Succession writer Georgia Pritchett: ‘I’ve built a career on just uttering filth’

The screenwriter on how she avoids turning Succession into “a filthy version of Friends”
December 9, 2021

Speaking to Georgia Pritchett, it is hard to believe that this warm, self-effacing woman could be one of the brains behind the narcissistic and entitled family at the heart of HBO’s hit show Succession. When I put this to her, she laughs and tells me there were doubts “from some quarters” over whether a “small, scruffy, shambolic group of British writers” could pull off this “big, glossy American drama.” The show, currently in its third series, charts the machinations of ageing media magnate Logan Roy—rumoured to have been inspired by both Rupert Murdoch and Donald Trump—and his conniving children who vie to succeed him. Given the show has received Emmys and near-universal critical acclaim, it seems Pritchett and her fellow writers have pulled it off.

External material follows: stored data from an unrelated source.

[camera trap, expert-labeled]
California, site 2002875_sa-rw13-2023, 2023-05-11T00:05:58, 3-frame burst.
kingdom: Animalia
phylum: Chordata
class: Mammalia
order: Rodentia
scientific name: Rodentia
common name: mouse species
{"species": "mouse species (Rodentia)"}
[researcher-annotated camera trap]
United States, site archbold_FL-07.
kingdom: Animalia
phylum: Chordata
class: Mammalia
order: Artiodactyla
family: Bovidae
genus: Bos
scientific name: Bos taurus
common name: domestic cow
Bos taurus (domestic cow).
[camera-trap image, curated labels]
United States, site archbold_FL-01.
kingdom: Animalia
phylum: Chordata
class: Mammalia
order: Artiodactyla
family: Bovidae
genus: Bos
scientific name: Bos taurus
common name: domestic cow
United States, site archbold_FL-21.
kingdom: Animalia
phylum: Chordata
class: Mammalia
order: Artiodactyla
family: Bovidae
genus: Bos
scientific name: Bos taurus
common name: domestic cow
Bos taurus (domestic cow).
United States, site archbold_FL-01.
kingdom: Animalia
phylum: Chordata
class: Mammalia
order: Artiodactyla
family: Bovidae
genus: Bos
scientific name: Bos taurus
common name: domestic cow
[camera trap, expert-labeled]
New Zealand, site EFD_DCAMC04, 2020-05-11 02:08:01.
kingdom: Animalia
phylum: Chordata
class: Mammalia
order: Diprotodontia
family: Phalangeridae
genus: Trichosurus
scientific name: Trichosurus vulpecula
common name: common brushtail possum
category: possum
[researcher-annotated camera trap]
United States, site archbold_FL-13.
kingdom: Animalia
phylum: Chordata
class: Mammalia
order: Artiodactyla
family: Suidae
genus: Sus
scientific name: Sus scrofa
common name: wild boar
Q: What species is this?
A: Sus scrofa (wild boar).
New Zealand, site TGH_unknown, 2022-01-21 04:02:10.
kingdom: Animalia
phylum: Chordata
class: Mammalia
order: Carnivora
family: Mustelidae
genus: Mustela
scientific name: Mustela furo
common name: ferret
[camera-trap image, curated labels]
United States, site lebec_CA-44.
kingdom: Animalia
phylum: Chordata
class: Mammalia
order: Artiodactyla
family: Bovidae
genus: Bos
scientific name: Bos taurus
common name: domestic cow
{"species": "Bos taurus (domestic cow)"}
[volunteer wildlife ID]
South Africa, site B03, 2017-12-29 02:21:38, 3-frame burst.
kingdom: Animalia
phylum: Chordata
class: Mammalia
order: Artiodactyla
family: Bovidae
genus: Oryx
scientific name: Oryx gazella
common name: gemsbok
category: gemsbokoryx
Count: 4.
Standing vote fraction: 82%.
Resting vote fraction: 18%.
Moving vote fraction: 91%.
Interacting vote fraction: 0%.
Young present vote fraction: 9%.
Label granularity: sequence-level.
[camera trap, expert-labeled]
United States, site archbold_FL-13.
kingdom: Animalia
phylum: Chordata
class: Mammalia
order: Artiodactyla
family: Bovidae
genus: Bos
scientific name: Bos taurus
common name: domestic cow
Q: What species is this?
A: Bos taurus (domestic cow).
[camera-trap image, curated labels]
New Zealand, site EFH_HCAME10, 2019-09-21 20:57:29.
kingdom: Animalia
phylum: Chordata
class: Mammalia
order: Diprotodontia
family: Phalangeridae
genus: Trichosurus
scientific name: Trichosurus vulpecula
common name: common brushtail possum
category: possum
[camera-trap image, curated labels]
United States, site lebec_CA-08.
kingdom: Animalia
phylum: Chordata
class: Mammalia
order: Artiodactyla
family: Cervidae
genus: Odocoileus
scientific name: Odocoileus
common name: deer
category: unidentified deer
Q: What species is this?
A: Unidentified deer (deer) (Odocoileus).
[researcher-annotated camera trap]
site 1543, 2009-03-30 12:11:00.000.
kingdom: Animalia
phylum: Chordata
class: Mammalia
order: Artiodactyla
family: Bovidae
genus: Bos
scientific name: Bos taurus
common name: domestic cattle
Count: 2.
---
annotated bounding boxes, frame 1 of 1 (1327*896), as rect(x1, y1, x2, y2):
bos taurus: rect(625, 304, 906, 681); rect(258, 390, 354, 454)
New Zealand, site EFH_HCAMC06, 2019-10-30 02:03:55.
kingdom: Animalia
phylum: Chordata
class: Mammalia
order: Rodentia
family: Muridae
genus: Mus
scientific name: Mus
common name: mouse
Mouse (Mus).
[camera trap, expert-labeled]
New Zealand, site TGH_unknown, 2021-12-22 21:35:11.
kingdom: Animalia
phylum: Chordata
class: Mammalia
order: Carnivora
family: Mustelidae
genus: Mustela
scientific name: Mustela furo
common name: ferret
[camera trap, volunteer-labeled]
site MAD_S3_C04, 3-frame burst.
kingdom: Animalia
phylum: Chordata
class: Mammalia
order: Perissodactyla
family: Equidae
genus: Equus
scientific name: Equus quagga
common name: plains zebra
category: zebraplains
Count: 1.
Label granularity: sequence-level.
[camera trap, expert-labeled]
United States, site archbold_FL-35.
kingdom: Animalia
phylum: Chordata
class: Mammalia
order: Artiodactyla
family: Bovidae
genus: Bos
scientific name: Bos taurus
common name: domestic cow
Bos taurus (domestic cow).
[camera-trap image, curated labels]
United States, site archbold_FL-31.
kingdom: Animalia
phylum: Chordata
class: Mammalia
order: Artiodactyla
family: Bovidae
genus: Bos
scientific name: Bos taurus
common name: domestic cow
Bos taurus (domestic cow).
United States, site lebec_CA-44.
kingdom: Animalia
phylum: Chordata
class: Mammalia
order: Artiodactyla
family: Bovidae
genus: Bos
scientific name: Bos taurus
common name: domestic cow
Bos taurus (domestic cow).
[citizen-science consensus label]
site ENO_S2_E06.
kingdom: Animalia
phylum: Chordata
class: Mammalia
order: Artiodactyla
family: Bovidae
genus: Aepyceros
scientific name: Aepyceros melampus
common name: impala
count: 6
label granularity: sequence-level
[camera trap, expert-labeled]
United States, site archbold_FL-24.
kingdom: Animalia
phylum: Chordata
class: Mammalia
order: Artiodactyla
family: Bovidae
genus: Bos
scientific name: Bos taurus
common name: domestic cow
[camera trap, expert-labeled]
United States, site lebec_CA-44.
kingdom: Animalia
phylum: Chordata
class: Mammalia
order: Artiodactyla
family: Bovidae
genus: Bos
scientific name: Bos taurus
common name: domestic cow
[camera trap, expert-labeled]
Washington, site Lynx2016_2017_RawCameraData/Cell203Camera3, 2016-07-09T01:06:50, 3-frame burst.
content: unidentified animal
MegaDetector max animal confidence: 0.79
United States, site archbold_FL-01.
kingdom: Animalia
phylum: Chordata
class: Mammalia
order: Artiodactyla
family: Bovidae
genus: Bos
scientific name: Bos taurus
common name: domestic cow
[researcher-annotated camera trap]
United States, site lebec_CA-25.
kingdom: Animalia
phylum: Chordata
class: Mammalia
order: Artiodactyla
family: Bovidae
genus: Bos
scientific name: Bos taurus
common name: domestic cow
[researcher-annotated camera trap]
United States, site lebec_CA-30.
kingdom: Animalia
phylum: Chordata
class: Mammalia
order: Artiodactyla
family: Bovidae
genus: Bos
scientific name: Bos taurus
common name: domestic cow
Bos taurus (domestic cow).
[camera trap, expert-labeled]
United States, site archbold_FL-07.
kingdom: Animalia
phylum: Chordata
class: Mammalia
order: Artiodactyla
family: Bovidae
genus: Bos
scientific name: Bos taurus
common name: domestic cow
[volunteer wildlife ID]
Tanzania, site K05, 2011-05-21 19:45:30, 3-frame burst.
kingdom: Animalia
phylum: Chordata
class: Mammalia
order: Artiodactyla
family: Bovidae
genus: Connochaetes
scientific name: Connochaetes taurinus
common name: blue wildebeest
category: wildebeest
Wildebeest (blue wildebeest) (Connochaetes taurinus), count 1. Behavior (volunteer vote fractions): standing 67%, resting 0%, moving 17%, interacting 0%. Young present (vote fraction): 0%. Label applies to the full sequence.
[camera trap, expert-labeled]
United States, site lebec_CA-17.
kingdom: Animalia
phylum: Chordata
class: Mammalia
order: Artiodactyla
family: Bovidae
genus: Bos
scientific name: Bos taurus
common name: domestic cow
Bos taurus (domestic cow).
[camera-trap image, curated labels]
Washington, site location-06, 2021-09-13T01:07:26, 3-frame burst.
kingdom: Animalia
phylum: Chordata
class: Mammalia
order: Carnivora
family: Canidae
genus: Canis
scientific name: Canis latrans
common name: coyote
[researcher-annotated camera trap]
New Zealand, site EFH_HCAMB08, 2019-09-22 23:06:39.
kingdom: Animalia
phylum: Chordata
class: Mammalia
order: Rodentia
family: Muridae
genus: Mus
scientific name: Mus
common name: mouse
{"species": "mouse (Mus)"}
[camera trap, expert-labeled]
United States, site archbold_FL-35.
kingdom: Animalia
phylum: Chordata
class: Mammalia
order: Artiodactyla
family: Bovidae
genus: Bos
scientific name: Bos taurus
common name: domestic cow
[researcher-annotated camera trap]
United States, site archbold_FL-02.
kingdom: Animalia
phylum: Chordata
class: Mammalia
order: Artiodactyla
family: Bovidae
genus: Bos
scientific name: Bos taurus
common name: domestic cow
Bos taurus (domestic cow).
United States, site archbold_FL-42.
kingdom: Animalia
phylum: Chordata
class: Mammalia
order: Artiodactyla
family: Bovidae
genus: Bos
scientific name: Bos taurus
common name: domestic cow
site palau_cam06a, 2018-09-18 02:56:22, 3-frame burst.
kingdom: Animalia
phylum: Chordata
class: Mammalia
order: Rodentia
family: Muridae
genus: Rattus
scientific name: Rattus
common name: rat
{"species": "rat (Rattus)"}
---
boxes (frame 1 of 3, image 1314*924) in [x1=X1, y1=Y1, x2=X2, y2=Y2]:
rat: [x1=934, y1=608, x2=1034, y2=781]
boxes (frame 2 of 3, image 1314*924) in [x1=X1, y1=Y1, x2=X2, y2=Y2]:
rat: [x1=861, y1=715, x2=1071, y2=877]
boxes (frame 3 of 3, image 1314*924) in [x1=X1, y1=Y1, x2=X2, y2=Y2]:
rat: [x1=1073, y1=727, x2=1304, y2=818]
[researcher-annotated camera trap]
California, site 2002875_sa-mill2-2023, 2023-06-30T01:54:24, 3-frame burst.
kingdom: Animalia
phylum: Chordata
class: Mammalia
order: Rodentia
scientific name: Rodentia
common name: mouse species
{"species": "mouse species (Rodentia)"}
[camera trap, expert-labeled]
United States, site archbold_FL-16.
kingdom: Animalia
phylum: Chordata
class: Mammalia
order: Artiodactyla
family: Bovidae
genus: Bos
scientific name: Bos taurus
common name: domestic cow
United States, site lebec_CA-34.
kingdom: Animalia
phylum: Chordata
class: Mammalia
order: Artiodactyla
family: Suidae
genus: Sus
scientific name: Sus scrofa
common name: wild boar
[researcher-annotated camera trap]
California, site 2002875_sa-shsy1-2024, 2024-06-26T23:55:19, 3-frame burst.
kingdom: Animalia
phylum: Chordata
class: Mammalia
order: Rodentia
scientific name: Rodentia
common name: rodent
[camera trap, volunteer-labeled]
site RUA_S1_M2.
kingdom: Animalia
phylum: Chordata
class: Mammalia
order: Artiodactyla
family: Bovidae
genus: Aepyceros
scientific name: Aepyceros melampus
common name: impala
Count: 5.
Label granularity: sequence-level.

Born in London in 1968, Pritchett had a creative, semi-bohemian upbringing. Coming from such a prestigious cultural background—her grandfather was the writer VS Pritchett and her brother, Telegraph cartoonist Matt—she perhaps has an inkling of the pressure of inheriting the family profession. Alongside Succession showrunner Jesse Armstrong, Pritchett has worked on political satires The Thick of It and Veep. Her favourite Succession character, youngest son Roman Roy, is a “filthy little pixie,” she says, whose sublime vulgarity rivals that of spin doctor Malcolm Tucker. “I’ve written for a few sweary shows now—built a career on just uttering filth, really. But I think what we tried to do—if this isn’t too highfalutin’ a way of describing swearing—is be very creative and almost have Baroque swearing… using swear words creatively to describe things, not just insult each other.” 

Pritchett wrote some of Succession’s funniest scenes—including Logan’s son-in-law Tom pelting his subordinate Greg with water bottles while locked in a safe room. She aims to humanise the characters just enough to engage viewers. “I’m a bit soppy,” she says. “I think Jesse is very good at keeping us on point and not letting it turn into a filthy version of Friends, which is probably what I would do if I was left in charge.” 

The writers meet every day for four months, planning what will happen to the minute, before breaking off into pairs to write each individual episode. She mentions two maxims pinned to the writers’ room wall: “You can never escape the family,” and “the family are poisoning each other and poisoning the world.” 

Despite being part of such a successful project, Pritchett, I sense, isn’t entirely comfortable with the limelight. Having been forced, as a woman, to fight for recognition throughout her career—her early jokes for Radio 4 comedy show Week Ending were mistakenly credited to a George Pritchett—she may find it surreal to receive so much now. She hates dressing up to attend an awards ceremony—something she protests only happens because she is “lucky enough to have stood near someone clever like Jesse while they made something brilliant.” But she is not just standing next to someone clever. She is currently showrunning the Apple TV comedy The Shrink Next Door. Pritchett is quietly transforming the landscape of television writing, one sweary insult at a time.